Could that really be … you?
It sounds like you, but …
No.
Can’t be you.
But then how do I know, deep in my soul, that it is you?
“Are you there? Listen to me, Kendra, I know this is going to sound crazy, but you have to listen to me. You and the boy are in serious danger. You need to get out of the house now and just start driving. Drive anywhere. Don’t tell me where, because they’re definitely listening, but just go, go as fast as you can. I’ll find you guys when it’s safe.”
Kendra swallowed hard, looked at the face of the satellite TV receiver. Three t
hirteen a.m. A little more than four hours since she’d stepped into her own home and into a living nightmare. Eighteen hours since she’d last seen her son. And almost eight years since she’d last heard her ex-husband’s voice. Yet there it was on the line, at the very nexus of the nightmare.

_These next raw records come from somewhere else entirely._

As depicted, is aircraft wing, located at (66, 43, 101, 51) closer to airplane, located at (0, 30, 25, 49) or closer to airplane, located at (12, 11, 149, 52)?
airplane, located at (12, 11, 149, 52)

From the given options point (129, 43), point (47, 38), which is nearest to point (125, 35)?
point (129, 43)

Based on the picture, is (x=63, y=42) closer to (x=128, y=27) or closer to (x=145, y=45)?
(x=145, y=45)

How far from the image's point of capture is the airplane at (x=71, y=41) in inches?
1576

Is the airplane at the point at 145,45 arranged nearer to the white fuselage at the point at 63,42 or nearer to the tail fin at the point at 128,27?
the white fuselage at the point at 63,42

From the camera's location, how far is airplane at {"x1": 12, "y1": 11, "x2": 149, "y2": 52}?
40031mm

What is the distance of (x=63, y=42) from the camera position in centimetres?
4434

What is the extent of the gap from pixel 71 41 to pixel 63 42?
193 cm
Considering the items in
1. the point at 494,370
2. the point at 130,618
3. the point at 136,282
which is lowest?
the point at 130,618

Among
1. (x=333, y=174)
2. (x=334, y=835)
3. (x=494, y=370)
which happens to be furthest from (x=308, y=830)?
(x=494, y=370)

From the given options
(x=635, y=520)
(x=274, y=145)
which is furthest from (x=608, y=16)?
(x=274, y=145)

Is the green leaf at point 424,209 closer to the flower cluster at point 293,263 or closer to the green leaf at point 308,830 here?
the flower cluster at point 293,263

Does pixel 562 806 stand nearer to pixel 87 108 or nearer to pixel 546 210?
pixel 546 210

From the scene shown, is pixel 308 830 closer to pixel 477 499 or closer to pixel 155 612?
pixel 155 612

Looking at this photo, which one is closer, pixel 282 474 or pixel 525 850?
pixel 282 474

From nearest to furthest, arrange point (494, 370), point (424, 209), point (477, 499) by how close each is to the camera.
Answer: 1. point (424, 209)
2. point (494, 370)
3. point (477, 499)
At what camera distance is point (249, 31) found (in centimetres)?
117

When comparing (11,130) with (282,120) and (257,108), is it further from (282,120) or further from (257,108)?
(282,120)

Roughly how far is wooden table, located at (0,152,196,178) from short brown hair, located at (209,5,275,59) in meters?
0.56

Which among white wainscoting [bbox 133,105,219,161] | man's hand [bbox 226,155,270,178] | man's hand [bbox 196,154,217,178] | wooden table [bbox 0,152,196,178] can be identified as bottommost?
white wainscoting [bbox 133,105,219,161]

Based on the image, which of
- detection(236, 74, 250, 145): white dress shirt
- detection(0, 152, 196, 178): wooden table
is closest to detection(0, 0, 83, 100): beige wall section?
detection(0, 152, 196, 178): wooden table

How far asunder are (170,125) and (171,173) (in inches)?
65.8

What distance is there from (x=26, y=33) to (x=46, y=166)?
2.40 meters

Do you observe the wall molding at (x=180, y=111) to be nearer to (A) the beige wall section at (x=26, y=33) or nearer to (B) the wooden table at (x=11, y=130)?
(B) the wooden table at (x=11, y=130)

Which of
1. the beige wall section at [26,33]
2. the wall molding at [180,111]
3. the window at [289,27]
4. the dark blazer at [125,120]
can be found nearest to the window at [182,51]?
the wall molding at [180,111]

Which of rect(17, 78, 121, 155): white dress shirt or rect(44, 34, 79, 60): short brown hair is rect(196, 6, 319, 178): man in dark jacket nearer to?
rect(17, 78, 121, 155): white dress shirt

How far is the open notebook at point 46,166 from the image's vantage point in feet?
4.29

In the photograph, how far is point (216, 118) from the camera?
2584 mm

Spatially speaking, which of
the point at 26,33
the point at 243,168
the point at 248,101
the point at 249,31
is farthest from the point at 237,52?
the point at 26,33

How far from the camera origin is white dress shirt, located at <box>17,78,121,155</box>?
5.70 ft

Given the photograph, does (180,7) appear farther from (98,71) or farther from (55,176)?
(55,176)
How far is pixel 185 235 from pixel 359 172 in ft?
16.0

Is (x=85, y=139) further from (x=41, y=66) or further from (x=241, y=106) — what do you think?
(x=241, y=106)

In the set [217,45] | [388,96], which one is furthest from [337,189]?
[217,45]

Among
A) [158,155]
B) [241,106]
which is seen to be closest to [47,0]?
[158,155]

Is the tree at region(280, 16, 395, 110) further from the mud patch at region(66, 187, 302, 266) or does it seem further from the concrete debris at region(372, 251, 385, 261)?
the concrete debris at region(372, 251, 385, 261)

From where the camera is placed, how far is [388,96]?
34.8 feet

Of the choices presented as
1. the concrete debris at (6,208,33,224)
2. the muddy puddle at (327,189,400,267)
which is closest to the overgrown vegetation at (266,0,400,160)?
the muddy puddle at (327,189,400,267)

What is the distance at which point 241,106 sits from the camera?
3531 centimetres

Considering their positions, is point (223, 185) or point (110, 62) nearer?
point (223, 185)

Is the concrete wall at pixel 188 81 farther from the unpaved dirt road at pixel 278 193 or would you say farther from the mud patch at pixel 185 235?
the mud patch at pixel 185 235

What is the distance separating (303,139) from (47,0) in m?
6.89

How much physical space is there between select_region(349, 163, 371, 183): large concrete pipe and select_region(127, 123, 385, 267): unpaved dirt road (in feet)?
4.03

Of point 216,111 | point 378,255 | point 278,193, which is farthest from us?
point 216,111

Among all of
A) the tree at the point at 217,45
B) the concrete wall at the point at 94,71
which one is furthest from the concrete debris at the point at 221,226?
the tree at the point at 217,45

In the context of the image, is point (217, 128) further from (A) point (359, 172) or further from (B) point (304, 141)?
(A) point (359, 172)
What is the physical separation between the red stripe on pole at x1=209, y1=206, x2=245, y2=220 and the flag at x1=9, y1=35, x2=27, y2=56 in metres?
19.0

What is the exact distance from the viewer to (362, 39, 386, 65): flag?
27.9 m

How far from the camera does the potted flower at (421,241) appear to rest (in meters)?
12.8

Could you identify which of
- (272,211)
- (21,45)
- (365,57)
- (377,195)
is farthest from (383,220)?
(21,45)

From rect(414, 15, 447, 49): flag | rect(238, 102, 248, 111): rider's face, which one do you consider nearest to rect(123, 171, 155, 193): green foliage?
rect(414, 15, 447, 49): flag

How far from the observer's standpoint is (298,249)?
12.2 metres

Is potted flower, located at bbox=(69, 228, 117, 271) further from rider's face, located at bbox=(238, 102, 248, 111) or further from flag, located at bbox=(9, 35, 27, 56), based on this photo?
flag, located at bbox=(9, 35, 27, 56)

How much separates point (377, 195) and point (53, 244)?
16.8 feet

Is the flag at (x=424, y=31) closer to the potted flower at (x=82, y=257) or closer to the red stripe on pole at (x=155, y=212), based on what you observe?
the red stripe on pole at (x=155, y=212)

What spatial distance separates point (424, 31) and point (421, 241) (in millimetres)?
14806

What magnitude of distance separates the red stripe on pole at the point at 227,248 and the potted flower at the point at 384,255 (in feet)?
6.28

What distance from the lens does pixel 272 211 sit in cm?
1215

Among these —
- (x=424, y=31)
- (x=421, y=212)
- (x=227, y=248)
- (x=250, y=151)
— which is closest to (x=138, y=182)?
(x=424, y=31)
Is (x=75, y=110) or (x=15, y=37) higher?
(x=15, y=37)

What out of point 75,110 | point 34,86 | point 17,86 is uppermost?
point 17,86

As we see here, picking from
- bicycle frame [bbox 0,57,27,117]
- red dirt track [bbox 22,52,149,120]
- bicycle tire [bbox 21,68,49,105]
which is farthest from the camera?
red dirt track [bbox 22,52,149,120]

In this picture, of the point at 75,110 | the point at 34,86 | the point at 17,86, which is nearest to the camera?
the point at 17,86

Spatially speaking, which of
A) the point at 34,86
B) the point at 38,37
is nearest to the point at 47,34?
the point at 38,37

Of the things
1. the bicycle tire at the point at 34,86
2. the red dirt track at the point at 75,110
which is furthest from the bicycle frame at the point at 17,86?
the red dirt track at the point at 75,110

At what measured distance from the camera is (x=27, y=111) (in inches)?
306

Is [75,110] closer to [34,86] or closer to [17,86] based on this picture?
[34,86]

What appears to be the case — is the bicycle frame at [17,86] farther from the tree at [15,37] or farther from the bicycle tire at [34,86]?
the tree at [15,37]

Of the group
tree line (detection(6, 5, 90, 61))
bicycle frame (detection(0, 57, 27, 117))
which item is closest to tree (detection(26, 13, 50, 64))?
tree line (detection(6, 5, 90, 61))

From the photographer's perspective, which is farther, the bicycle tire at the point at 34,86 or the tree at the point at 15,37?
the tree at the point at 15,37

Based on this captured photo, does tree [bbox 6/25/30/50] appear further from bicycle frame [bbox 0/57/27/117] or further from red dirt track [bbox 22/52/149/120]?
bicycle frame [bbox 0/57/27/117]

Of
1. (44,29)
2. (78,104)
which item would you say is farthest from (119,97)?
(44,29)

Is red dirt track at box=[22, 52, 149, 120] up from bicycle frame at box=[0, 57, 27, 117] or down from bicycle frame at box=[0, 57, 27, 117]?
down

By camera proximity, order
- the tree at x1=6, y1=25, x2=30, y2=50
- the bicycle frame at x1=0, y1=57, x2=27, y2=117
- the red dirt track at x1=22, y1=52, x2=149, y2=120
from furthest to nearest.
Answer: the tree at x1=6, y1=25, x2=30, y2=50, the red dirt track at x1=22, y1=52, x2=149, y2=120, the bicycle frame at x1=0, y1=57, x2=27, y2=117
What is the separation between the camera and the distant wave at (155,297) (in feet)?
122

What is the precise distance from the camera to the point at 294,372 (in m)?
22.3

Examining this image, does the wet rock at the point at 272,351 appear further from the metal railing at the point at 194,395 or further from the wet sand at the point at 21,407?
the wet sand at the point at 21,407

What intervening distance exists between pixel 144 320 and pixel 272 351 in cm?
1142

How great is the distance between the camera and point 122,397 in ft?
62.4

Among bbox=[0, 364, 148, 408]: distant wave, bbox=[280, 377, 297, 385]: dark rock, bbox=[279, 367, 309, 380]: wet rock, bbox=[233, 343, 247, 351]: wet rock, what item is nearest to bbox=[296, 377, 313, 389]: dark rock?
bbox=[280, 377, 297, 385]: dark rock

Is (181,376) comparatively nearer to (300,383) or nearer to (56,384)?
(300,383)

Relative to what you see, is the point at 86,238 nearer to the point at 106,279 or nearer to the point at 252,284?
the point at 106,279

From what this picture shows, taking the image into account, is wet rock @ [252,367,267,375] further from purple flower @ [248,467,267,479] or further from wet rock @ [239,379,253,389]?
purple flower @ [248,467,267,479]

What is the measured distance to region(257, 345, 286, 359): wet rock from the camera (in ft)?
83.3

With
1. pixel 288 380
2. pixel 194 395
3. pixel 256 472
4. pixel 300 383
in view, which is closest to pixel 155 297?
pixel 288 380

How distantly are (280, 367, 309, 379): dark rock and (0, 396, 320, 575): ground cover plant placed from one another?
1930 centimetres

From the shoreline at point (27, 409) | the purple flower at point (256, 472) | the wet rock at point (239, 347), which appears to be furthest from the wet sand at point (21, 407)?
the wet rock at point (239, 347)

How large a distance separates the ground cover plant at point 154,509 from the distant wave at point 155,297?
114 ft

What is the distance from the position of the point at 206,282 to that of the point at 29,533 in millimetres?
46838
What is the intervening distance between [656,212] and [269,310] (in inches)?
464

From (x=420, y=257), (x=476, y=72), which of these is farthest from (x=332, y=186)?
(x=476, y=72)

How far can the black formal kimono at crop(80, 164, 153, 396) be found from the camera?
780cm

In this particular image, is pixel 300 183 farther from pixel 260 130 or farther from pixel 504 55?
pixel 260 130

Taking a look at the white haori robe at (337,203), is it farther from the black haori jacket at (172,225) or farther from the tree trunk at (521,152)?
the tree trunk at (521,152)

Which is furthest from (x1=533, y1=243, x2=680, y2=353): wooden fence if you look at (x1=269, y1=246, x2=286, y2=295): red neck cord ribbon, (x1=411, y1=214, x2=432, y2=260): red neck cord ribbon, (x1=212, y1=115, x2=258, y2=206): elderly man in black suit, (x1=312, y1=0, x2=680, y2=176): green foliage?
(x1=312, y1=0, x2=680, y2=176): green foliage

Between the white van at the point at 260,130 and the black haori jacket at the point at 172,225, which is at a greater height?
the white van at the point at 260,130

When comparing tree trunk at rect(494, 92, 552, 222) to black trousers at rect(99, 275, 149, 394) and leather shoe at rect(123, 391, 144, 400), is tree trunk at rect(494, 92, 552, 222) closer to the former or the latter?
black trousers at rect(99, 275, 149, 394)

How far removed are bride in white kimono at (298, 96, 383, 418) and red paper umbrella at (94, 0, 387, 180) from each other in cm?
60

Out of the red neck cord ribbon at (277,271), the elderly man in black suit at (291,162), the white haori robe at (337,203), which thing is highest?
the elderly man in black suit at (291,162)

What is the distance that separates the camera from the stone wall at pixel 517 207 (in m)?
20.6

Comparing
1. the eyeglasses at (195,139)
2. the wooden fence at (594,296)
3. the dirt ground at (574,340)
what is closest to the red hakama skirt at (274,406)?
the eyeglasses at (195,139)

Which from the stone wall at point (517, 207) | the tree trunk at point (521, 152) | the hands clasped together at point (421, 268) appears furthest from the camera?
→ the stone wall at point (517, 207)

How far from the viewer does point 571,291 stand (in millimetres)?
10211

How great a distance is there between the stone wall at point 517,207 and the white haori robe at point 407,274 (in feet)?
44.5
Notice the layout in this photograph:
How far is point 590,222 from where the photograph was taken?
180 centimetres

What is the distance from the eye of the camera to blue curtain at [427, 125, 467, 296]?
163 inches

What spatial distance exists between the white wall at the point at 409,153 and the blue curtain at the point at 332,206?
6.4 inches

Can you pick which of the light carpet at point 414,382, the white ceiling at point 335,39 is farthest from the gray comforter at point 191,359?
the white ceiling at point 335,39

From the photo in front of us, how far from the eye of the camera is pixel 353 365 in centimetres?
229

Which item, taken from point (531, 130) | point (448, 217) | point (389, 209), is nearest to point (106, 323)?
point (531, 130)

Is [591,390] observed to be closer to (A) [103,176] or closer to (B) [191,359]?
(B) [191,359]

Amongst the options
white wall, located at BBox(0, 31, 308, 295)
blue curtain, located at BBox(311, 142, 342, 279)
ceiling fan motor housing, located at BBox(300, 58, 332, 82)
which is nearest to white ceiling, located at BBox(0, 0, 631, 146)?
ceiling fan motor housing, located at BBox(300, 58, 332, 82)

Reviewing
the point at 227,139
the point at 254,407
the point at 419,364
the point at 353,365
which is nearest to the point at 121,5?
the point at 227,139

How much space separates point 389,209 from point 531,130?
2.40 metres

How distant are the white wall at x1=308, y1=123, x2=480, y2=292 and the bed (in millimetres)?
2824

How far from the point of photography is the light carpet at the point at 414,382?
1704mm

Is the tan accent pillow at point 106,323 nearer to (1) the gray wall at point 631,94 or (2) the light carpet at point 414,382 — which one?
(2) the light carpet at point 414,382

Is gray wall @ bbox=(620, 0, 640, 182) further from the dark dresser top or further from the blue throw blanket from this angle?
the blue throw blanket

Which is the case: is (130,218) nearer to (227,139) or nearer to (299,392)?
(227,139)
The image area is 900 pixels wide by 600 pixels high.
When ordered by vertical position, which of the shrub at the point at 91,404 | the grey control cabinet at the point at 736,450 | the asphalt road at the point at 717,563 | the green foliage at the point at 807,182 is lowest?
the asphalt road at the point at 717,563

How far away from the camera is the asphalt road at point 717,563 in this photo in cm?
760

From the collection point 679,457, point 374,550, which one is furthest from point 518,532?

“Kendra? Are you there? Can you hear me?”
“I’m here, Charlie. But I can’t leave.”
“You have to leave, Kendra, please just trust me on this …”
“I can’t leave because they’ve already called, and told me I can’t leave.”
Earlier in the evening Kendra had been out with a friend downtown, at a Cuban restaurant on Second Street in Old City, but found that she wasn’t really into the food, didn’t want to finish her mojito, and was tired of hearing about her friend’s first-world problems, such as arguments with interior decorators and the headache of maintaining three vacation homes on the Delaware shore. Kendra excused herself and just … left. Paid for half of the tab and split, handed the valet her stub, and drove back to the northern suburbs, leaving poor Derek to complain to somebody else about having too much money. Maybe one of the Cuban exile waiters would give a shit.
It had been that kind of listless, annoyance-filled week, and Kendra now felt foolish for thinking that a night of moderate drinking and inane conversation could turn that around.
During the drive home her son, CJ, called. He told her he was just calling to check in—which was just about as unusual as the president of the United States dropping you an email to see how everything was going. CJ didn’t check in, ever. As CJ grew to manhood, he became increasingly like his father, complete with the delightful ability to cut off all emotional circuitry with the flick of an invisible switch. All the abuse her son had been dishing out over the years hardened her into exactly the kind of mother she’d vowed never to become. The kind of mother who said things like:
“Cut the shit, CJ. What happened?”
“Nothing, Mom. I just …”
Mom. Oooh, that was another red flag. CJ hadn’t called her Mom in … months? CJ barely spoke to her, and when he did, it was little more than a grunt.